PROBLEM » Can you gather every line of the entries below that contains the word "pixel"? Only matches with the same capitalization count.

>> Start INFORMATION SUPPLIED

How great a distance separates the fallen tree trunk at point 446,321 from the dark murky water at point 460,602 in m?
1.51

>> End INFORMATION SUPPLIED
>> Start INFORMATION SUPPLIED

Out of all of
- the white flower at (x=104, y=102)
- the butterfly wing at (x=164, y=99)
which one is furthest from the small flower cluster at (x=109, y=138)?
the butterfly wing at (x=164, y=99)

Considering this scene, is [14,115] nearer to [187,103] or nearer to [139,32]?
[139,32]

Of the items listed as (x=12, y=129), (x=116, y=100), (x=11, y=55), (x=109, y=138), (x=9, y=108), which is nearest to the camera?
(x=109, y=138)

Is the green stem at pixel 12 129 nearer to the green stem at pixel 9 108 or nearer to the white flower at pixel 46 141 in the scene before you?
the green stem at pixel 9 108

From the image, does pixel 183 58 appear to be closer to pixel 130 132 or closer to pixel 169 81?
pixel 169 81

>> End INFORMATION SUPPLIED

EXPECTED OUTPUT »
Is the green stem at pixel 12 129 nearer to the green stem at pixel 9 108 or nearer to the white flower at pixel 46 141 in the scene before you?
the green stem at pixel 9 108
From the image, does pixel 183 58 appear to be closer to pixel 130 132 or closer to pixel 169 81?
pixel 169 81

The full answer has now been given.